Exercise: Work out how many lines in the data below contain the string "over", and reply with that figure alone.

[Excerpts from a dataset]
• • • • • • •
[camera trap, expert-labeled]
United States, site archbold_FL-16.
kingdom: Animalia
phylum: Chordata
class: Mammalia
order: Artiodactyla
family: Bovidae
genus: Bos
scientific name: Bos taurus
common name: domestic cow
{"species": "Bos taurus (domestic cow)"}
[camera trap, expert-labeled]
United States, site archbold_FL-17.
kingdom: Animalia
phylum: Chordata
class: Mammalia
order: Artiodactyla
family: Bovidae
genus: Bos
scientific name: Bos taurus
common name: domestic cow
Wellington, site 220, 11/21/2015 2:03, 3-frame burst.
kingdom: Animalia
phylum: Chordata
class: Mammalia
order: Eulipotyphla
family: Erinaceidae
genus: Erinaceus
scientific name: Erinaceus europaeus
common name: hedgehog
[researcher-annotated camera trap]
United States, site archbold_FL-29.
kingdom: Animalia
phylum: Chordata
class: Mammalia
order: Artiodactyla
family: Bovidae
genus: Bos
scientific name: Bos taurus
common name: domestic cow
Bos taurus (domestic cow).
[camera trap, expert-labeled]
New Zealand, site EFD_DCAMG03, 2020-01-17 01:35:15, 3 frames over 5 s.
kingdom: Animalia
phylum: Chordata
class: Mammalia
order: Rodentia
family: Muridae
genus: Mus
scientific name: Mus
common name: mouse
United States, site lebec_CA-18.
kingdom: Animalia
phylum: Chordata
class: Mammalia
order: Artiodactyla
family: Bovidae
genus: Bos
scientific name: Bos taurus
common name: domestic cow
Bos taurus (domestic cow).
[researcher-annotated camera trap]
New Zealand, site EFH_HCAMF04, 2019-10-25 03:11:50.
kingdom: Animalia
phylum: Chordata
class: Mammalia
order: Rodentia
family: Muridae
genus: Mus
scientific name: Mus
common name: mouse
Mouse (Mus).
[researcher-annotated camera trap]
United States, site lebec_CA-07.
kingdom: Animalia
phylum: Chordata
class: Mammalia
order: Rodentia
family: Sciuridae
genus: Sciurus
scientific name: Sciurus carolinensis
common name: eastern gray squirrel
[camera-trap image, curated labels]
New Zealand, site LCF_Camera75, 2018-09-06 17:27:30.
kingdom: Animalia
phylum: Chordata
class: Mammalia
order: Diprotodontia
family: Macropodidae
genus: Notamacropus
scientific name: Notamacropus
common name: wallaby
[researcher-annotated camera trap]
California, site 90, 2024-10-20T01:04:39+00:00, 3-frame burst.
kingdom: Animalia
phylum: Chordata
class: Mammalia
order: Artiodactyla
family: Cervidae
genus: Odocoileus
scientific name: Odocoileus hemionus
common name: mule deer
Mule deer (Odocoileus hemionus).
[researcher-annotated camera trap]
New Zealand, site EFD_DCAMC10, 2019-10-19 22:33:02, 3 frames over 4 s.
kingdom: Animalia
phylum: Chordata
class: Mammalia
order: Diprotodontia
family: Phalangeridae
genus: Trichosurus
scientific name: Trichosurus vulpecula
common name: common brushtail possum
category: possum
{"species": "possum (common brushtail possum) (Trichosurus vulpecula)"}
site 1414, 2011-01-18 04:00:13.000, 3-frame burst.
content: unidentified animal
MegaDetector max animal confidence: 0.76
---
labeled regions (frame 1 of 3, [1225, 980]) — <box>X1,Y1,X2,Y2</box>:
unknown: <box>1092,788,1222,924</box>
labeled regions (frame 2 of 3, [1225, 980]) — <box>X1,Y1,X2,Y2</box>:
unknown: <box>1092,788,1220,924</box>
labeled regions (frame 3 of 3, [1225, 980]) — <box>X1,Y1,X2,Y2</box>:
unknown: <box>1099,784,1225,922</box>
• • • • • • •
Result of this task: 2